Homework reclaims bodily safety by exposing histories of child abuse. Hamsa invokes the contemplation of domestic violence by using nostalgia and memory as performers to grieve the collective skin.

The aftermath of the performance creates an organic installation consisting of the found objects — iconic grass and palm brooms, and a wooden chair.

Artist Talkback — Mingei International Musuem


can’t you just change jobs, 2024

Hamsa compels audiences with her ode to Vietnamese women and fruit sellers. She questions the generational inheritance of lethargy, scarcity, and survival through her movement and vocal performance with the ball and chain. She sings the words, mua cho bà con ơi / oh child, buy these from me (because I need the money) as a bridge for re-narration.

The performance is comprised of found objects — seventeen braided '“Thank You” bags into a frozen durian fruit, and an improvised hair pin.

at Bread & Salt with Project [BLANK] by Robbie Bui

“Her movements are both elegant and ungainly, rendering moments for both instinctive reaction and designed transcendence.”
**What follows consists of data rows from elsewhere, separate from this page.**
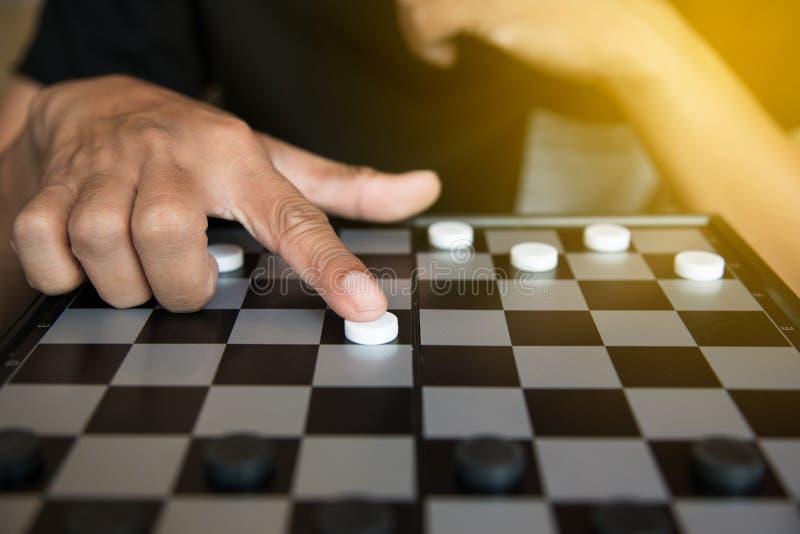 Planowanie Strategiczne, mężczyzna bawić się warcabów gemowych zdjęcia royalty free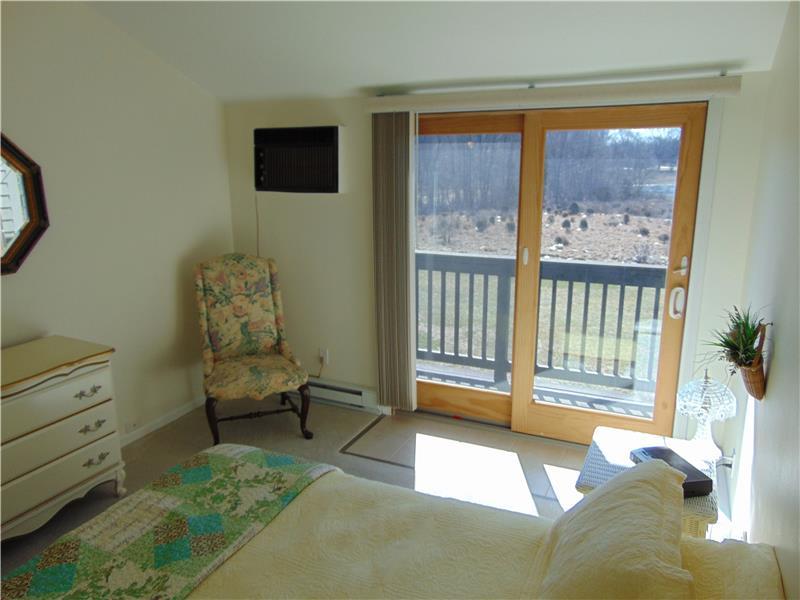 New Andersen slider to balcony & fabulous waterfront views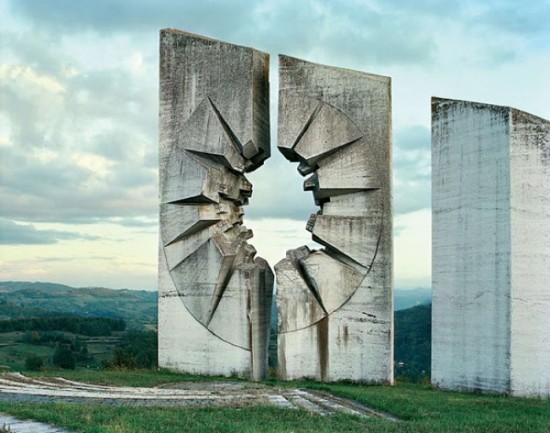 spomeniks5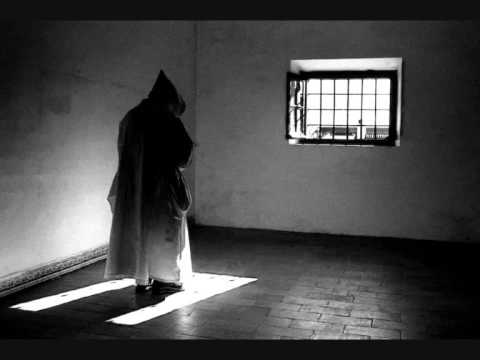 monge praticando penitencia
— Seth Combs of the San Diego Union Tribune


when no one is watching, 2024

Debuting at her first solo exhibition, Trans Aphrodisia, Hamsa performs with the live webcam site, Chatroulette, to explore the politics and paradoxes of the trans body with strangers from various cities. when no one is watching surveys the philosophy of gender through the reactions of online and live audiences, and questions who is actually performing — audience, stranger, or Hamsa.
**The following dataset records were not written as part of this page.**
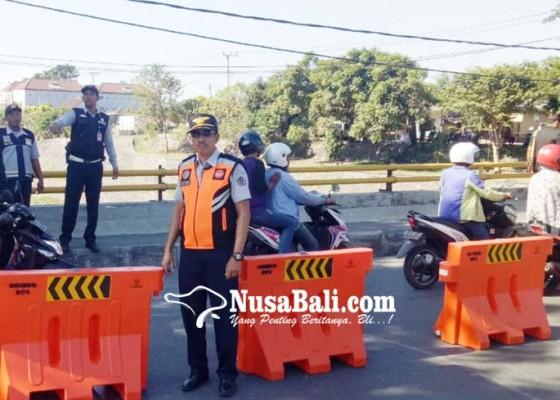 Nusabali.com - dishub-pasang-road-barrier-di-kawasan-taman-pancing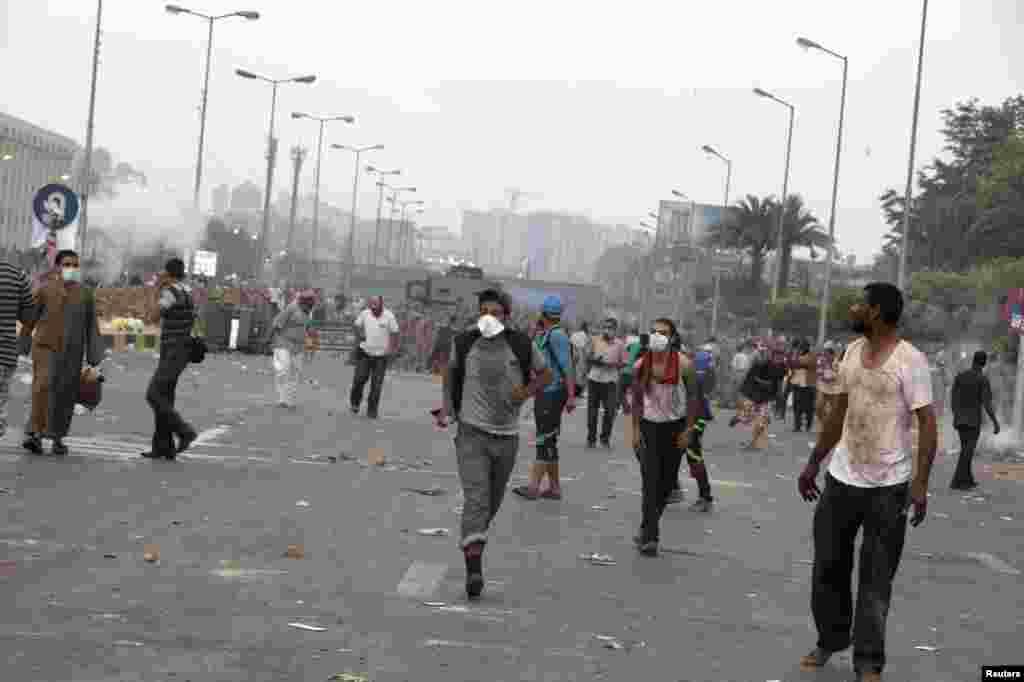 مصر کے برطرف کے گئے صدر محمد مرسی کے حامی فوج کے انتباہ کے باوجود دارالحکومت قاہرہ میں بدستور دھرنے دیئے ہوئے ہیں۔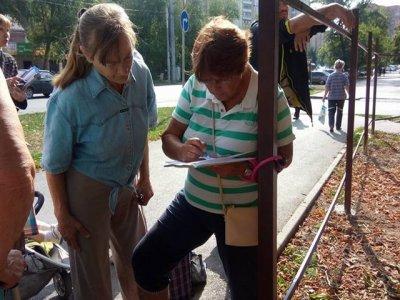 Ростовчанка приковала себя к забору в знак протеста против застройки зеленых зон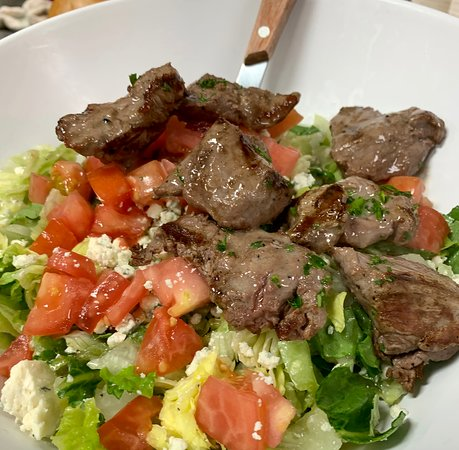 Palm City, FL: The Original Gorgonzola Salad with grilled steak tips.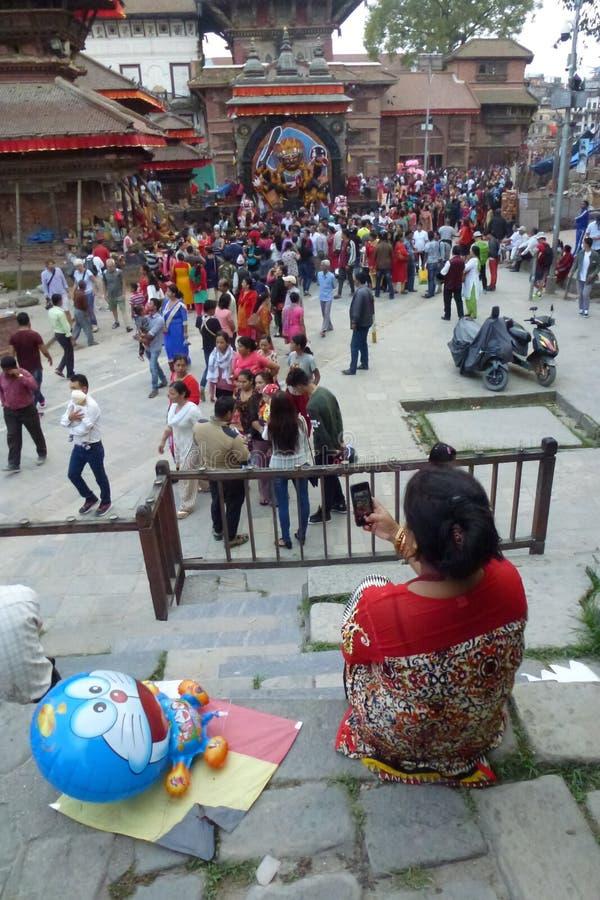 Azjatykcia kobieta bierze selfie w Durbar kwadracie, Kathmandu, Nepal fotografia stock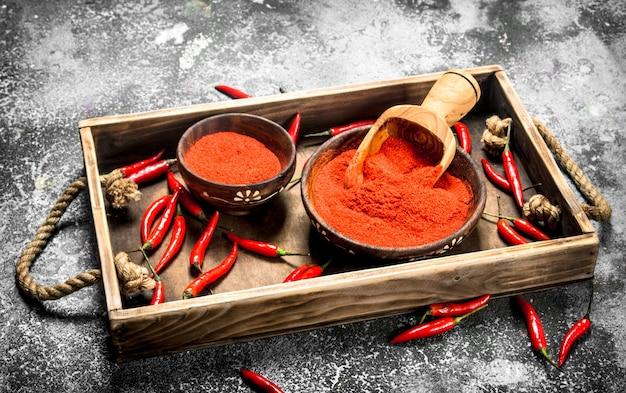 Frisch gemahlener paprika in einer schüssel auf einem tablett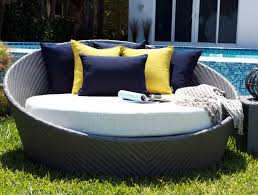 hallo round daybed with canopy seating islands from kannoa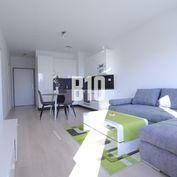 Rezervované - NUPPU - 2 izbový, kompletne zariadený byt s parkingom a loggiou v novostavbe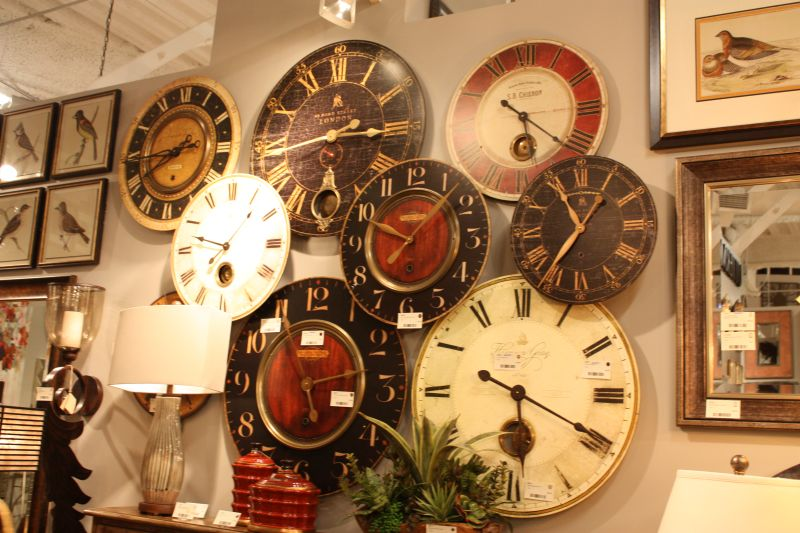 decorate-the-wall-with-large-rustic-clocks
She installs the work alongside various screens to function as a cyber meta mirror of her subconscious world. The piece challenges reality while in technological shadows, and how human consciousness morphs to fulfill needs of gratification and connection.

artist talkback — by Brad V. alongside Carmela of PACARTS

at the Brown Building documented by Jun!yi Min


Yet another (Birth Of), 2024

Hamsa collaborates with Tarrah Aroonsakal in closing their exhibition, Through the Maze, while combining static movement and vocal performance. The installation, made up of found objects that reminisce the Asian household, offer audiences through the neo-patriot journey of whitewashing and anti-blackness. Hamsa fasts sugar for thirty days to use honey and condensed milk as performers of the American Dream, sugar as an agent to freeze the psyche and hold unprocessed grief. The performance mimics an altar, where divinity is stripped in place of despair. The nude body in bathtub gestures a fresh start and the (non)consensual sacrifices of one’s indigeneity to assimilate.

at Anthenaeum Center shot by Krysada Phuonsiri


the wind was just like them, 2024

at Mingei Museum shot by Terry Smith

Hamsa combines Dao philosophy and dance for a performance that detonates/diffuses the 35 million land mines still hidden in the country side of Vietnam. She offers song into an electrical fan to transport through timelines, while a dozen eggs gesture the past American occupation in Vietnam.

She uses the trans body as a channel for queering/spiraling land back to its pre-colonial condition. For Vietnam, this means a land where those can walk freely without the fear of sudden death. The work further questions themes of land connection/dissociation, and how to continue migrating to different lands to re-indigenize them with trans joy.